I would parse this as follows: Similar to how velocity is written out as "meters per second" and acceleration is written out (SI Units) as "meters per second per second", you can think of "the ship is able to travel in one exchange [...] one more space" as having units of "spaces per exchange" already. Then "the ship is able to travel in one exchange [...] one more space per exchange" would have units of "spaces per exchange per exchange" which is acceleration (accumulation of velocity over time).

Mechanically, this is identical to "Each exchange, permanently add the difference between Impulse and Mass to the number of nodes you can move (this effect can compound with itself over the course of multiple exchanges)." and this is how I would describe it to players to prevent it from being ambiguous (as the original text is) if you decide to interpret it this way.
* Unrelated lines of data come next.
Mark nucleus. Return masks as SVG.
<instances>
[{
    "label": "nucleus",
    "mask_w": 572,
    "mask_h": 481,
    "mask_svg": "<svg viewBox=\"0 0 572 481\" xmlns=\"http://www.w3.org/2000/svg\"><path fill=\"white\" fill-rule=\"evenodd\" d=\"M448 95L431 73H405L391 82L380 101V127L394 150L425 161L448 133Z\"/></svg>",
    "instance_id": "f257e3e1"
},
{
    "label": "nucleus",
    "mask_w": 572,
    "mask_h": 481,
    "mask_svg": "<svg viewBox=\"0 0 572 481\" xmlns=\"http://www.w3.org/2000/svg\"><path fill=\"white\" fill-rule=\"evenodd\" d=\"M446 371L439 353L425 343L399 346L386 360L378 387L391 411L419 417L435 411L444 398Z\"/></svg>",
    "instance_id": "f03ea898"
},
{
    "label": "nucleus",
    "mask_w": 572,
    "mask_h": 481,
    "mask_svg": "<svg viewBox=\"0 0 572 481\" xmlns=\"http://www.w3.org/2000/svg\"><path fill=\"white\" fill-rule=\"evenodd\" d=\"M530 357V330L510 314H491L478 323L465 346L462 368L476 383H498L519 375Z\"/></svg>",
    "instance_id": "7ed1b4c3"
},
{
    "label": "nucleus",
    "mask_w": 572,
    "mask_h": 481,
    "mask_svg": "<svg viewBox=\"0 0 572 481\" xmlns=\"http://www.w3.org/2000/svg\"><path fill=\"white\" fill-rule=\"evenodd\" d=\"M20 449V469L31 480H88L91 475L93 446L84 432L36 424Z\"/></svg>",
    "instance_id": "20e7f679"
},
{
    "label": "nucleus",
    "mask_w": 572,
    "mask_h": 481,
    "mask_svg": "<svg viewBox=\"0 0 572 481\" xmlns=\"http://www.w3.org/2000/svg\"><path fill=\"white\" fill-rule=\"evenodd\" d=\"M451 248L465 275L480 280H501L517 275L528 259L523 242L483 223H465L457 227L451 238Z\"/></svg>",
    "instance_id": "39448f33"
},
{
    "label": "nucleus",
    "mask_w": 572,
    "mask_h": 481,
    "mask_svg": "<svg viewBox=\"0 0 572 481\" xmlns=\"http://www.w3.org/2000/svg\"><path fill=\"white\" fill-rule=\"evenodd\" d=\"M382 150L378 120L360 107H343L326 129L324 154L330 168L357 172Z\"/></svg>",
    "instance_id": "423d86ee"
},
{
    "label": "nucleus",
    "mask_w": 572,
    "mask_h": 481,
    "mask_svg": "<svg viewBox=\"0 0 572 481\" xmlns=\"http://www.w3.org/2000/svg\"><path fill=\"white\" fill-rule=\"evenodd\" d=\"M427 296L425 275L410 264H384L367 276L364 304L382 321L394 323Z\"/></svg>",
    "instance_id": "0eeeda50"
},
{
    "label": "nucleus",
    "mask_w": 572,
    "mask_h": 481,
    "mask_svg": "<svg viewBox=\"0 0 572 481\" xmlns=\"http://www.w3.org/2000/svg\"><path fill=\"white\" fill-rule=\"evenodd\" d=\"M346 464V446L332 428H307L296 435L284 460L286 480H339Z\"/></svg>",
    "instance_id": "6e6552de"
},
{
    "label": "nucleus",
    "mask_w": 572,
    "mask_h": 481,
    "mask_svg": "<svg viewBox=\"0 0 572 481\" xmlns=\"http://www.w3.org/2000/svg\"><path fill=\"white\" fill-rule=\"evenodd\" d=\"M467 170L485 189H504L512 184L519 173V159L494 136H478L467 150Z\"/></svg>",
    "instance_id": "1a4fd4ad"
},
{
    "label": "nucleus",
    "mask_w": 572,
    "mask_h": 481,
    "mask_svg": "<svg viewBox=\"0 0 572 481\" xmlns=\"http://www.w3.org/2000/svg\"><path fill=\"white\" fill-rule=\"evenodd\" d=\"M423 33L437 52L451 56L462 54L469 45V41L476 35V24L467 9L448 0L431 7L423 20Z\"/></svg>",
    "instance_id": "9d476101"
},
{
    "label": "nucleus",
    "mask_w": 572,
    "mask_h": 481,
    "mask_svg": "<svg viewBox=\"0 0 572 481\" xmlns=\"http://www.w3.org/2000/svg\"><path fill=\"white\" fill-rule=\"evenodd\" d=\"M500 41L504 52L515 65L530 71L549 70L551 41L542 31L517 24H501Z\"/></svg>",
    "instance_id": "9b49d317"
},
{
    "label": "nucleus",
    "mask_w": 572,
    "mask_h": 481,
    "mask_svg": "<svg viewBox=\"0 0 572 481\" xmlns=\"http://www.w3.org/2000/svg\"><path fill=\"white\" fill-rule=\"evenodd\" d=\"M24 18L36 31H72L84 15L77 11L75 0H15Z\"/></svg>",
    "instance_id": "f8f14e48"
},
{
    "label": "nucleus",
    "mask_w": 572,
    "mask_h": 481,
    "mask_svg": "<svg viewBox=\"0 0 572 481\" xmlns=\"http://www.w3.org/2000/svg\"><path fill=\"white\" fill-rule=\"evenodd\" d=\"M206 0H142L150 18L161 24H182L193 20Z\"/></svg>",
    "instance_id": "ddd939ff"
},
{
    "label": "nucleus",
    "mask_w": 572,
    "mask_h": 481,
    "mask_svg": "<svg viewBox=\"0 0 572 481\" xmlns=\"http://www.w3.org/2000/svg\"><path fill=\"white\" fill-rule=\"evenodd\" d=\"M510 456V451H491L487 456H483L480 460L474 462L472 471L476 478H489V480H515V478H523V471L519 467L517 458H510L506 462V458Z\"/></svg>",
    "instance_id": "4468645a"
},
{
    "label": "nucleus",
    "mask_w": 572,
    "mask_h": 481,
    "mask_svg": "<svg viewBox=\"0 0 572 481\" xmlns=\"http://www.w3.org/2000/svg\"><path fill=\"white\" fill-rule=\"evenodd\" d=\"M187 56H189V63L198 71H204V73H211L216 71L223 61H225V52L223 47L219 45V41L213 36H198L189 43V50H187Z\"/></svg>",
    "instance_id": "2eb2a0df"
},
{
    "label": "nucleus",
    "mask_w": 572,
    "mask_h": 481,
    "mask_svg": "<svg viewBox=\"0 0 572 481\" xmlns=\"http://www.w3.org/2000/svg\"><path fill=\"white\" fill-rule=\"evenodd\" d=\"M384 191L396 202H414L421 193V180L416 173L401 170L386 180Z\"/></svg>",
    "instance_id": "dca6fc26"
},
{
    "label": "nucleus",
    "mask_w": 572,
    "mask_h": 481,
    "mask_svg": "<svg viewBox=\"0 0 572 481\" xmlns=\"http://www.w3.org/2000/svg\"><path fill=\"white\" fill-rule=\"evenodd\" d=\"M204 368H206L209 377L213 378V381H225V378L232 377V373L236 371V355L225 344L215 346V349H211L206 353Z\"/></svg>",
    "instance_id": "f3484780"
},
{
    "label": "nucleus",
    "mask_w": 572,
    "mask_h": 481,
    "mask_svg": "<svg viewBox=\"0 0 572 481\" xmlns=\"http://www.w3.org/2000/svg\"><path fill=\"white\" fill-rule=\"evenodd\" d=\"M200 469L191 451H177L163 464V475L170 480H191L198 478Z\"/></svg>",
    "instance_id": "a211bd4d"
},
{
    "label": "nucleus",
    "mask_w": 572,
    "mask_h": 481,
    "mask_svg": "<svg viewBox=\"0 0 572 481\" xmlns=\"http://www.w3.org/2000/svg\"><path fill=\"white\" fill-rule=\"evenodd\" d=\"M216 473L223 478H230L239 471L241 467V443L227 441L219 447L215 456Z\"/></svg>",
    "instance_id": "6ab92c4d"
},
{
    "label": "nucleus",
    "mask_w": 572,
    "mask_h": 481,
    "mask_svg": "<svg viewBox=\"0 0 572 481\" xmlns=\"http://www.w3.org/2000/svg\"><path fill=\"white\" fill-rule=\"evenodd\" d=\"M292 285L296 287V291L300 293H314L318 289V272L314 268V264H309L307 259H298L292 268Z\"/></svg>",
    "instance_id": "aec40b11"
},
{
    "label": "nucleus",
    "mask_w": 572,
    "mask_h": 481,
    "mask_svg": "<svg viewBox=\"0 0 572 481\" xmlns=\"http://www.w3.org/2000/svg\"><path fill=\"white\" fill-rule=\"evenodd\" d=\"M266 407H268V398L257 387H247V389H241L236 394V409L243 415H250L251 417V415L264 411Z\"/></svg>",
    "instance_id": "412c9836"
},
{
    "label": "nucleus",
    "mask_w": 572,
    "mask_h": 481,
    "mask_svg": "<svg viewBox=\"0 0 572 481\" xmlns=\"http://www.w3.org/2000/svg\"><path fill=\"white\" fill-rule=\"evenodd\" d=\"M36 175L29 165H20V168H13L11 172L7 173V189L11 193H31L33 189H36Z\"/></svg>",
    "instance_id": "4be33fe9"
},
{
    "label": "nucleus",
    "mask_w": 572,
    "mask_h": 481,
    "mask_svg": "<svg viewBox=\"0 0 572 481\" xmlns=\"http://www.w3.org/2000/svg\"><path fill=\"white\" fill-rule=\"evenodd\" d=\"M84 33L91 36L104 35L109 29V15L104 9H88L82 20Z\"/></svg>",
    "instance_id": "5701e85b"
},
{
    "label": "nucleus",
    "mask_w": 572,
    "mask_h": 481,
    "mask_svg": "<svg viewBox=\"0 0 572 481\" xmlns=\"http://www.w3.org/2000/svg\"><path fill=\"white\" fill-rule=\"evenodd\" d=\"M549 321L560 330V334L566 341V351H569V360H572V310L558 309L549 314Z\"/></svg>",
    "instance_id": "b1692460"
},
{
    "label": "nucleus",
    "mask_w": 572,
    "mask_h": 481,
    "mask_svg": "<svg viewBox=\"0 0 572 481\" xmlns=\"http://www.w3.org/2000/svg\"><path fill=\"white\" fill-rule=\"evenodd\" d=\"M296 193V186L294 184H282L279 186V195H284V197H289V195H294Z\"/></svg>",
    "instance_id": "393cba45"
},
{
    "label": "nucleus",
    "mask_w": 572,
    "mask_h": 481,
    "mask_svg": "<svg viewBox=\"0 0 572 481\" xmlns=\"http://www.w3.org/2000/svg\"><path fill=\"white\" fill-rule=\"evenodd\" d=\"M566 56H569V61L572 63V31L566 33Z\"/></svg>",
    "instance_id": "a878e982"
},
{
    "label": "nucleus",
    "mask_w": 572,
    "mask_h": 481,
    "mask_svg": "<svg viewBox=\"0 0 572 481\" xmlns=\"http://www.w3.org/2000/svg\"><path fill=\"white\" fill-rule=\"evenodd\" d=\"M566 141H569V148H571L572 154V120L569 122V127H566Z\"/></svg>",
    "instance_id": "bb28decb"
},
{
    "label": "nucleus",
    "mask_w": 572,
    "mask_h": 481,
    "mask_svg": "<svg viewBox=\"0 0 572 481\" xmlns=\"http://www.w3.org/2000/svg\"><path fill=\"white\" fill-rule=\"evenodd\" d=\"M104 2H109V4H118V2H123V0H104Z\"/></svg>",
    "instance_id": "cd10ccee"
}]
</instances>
The alternative is that the bonus does not stack: you only get +X nodes travelled in the current exchange, but that does not become your new "base speed" for future exchanges. In this interpretation, the second "per exchange" is redundant, which is also a reasonable way to parse the sentence if it stood alone. If you read it this way, it does seem clearly inferior.

I can't argue for the first interpretation over the second based purely on the grammar of that singular sentence, but I think that the following sentence makes the intent clear:

This reflects how longer periods of acceleration allow for the accumulation of velocity.

You get faster and faster each exchange. Since an exchange is a fixed time period, "accumulation of velocity" over longer periods can only be referring to accumulating velocity over multiple exchanges

Example: If a ship with +3 Mass and +3 Impulse can move X spaces on the map in an exchange, then a ship with +3 Mass and +5 Impulse (difference of 2 between Impulse and Mass) can move:

• X + 2 spaces in exchange 1
• (X + 2) + 2 == X + 4 spaces in exchange 2
• ((X + 2) + 2) + 2 == X + 6 spaces in exchange 3

Over a long enough trip, this will result in a higher average velocity and peak velocity than a High Thrust / Low Impulse engine.

If your fuel is depleted at a constant rate per exchange, then this will eventually result in arbitrarily high fuel efficiency.